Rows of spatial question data

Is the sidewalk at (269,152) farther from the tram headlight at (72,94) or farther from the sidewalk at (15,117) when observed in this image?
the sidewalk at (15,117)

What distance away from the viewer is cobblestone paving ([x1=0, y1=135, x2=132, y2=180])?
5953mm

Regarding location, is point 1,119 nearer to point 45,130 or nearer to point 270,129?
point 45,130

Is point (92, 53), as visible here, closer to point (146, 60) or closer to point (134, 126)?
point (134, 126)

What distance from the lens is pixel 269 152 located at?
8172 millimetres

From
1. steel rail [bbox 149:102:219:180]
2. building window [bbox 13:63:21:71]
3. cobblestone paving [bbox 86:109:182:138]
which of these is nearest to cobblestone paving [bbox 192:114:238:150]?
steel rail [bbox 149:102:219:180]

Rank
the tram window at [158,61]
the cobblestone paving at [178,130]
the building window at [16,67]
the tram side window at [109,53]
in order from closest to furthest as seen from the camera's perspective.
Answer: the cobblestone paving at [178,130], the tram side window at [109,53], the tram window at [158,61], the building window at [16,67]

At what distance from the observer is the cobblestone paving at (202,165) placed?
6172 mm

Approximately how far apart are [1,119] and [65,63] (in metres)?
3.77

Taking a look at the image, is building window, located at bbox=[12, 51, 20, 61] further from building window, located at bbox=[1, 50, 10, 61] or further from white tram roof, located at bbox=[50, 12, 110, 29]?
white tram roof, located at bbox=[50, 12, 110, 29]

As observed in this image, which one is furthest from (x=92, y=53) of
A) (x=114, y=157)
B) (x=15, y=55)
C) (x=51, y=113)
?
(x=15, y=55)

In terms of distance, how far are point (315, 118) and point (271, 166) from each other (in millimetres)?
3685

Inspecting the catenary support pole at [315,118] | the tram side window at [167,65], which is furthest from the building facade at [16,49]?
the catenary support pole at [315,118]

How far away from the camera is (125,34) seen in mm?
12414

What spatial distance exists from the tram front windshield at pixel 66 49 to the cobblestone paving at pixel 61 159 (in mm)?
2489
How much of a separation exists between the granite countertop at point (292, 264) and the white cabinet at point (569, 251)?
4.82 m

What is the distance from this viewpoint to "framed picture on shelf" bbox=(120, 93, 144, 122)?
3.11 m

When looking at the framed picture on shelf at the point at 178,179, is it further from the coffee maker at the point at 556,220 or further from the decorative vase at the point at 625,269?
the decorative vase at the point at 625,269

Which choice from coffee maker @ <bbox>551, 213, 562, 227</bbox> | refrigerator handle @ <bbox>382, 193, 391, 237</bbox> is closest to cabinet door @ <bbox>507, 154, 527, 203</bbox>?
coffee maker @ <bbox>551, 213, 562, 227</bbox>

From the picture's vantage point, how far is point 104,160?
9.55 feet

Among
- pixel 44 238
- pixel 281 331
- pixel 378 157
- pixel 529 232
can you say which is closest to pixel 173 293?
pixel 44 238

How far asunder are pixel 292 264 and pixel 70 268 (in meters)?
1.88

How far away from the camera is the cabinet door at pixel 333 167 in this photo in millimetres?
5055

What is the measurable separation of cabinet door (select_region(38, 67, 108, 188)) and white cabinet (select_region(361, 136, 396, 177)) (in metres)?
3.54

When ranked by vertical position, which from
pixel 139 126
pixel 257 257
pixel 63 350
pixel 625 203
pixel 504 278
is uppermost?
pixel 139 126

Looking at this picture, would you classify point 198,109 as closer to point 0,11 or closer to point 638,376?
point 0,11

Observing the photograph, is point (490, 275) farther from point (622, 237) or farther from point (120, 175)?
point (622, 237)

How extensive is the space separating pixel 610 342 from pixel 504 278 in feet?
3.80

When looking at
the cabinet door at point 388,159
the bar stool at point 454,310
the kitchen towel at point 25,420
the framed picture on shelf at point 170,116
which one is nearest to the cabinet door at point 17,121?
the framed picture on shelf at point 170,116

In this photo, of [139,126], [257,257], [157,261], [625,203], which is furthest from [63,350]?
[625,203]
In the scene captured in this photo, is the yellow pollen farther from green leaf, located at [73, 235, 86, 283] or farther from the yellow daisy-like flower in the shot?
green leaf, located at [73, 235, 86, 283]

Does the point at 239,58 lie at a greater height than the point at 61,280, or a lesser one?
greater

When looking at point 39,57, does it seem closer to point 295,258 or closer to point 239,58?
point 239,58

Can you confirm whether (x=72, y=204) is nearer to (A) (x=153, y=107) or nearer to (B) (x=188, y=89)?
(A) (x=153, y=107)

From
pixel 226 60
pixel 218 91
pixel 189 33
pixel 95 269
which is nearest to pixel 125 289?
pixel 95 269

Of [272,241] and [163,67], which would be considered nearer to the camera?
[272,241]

● **Work to complete**: Can you reproduce all the material exactly?

● **Written solution**:
Is the sidewalk at (269,152) farther from the tram headlight at (72,94) or farther from the sidewalk at (15,117) when observed in this image?
the sidewalk at (15,117)

What distance away from the viewer is cobblestone paving ([x1=0, y1=135, x2=132, y2=180])?
5953mm

Regarding location, is point 1,119 nearer to point 45,130 or nearer to point 270,129?
point 45,130

Is point (92, 53), as visible here, closer to point (146, 60) or closer to point (134, 126)?
point (134, 126)

What distance from the lens is pixel 269 152 located at?
8172 millimetres

From
1. steel rail [bbox 149:102:219:180]
2. building window [bbox 13:63:21:71]
3. cobblestone paving [bbox 86:109:182:138]
which of these is nearest to cobblestone paving [bbox 192:114:238:150]?
steel rail [bbox 149:102:219:180]

Rank
the tram window at [158,61]
the cobblestone paving at [178,130]
the building window at [16,67]
the tram side window at [109,53]
in order from closest to furthest as seen from the camera's perspective.
Answer: the cobblestone paving at [178,130], the tram side window at [109,53], the tram window at [158,61], the building window at [16,67]

At what distance from the observer is the cobblestone paving at (202,165) placed?
6172 mm

Approximately how far apart are [1,119] and [65,63] (in metres)?
3.77

Taking a look at the image, is building window, located at bbox=[12, 51, 20, 61] further from building window, located at bbox=[1, 50, 10, 61] or further from white tram roof, located at bbox=[50, 12, 110, 29]?
white tram roof, located at bbox=[50, 12, 110, 29]

As observed in this image, which one is furthest from (x=92, y=53) of
A) (x=114, y=157)
B) (x=15, y=55)
C) (x=51, y=113)
?
(x=15, y=55)

In terms of distance, how far are point (315, 118) and point (271, 166) from each other (in millimetres)?
3685

Inspecting the catenary support pole at [315,118] | the tram side window at [167,65], which is furthest from the building facade at [16,49]?
the catenary support pole at [315,118]

How far away from the camera is (125,34) seen in mm?
12414

What spatial distance exists from the tram front windshield at pixel 66 49 to the cobblestone paving at pixel 61 159 (in mm)?
2489
How much of a separation exists between the granite countertop at point (292, 264) and the white cabinet at point (569, 251)?
4.82 m

What is the distance from this viewpoint to "framed picture on shelf" bbox=(120, 93, 144, 122)?
3.11 m

When looking at the framed picture on shelf at the point at 178,179, is it further from the coffee maker at the point at 556,220 or further from the decorative vase at the point at 625,269?
the decorative vase at the point at 625,269

Which choice from coffee maker @ <bbox>551, 213, 562, 227</bbox> | refrigerator handle @ <bbox>382, 193, 391, 237</bbox> is closest to cabinet door @ <bbox>507, 154, 527, 203</bbox>?
coffee maker @ <bbox>551, 213, 562, 227</bbox>

From the picture's vantage point, how far is point 104,160?
9.55 feet

Among
- pixel 44 238
- pixel 281 331
- pixel 378 157
- pixel 529 232
can you say which is closest to pixel 173 293?
pixel 44 238

How far asunder are pixel 292 264 and pixel 70 268 (in meters)?
1.88

How far away from the camera is the cabinet door at pixel 333 167 in this photo in millimetres?
5055

What is the measurable separation of cabinet door (select_region(38, 67, 108, 188)) and white cabinet (select_region(361, 136, 396, 177)) (in metres)?
3.54

When ranked by vertical position, which from
pixel 139 126
pixel 257 257
pixel 63 350
pixel 625 203
pixel 504 278
is uppermost?
pixel 139 126

Looking at this picture, would you classify point 198,109 as closer to point 0,11 or closer to point 638,376?
point 0,11

Observing the photograph, is point (490, 275) farther from point (622, 237) or farther from point (120, 175)?
point (622, 237)

How extensive is the space separating pixel 610 342 from pixel 504 278 in feet?
3.80

When looking at
the cabinet door at point 388,159
the bar stool at point 454,310
the kitchen towel at point 25,420
the framed picture on shelf at point 170,116
which one is nearest to the cabinet door at point 17,121?
the framed picture on shelf at point 170,116

In this photo, of [139,126], [257,257], [157,261], [625,203], which is furthest from [63,350]?
[625,203]
In the scene captured in this photo, is the yellow pollen farther from green leaf, located at [73, 235, 86, 283] or farther from the yellow daisy-like flower in the shot?
green leaf, located at [73, 235, 86, 283]

Does the point at 239,58 lie at a greater height than the point at 61,280, or a lesser one?
greater

When looking at point 39,57, does it seem closer to point 295,258 or closer to point 239,58?
point 239,58

Can you confirm whether (x=72, y=204) is nearer to (A) (x=153, y=107) or nearer to (B) (x=188, y=89)?
(A) (x=153, y=107)

From
pixel 226 60
pixel 218 91
pixel 189 33
pixel 95 269
which is nearest to pixel 125 289?
pixel 95 269

Of [272,241] and [163,67], which would be considered nearer to the camera?
[272,241]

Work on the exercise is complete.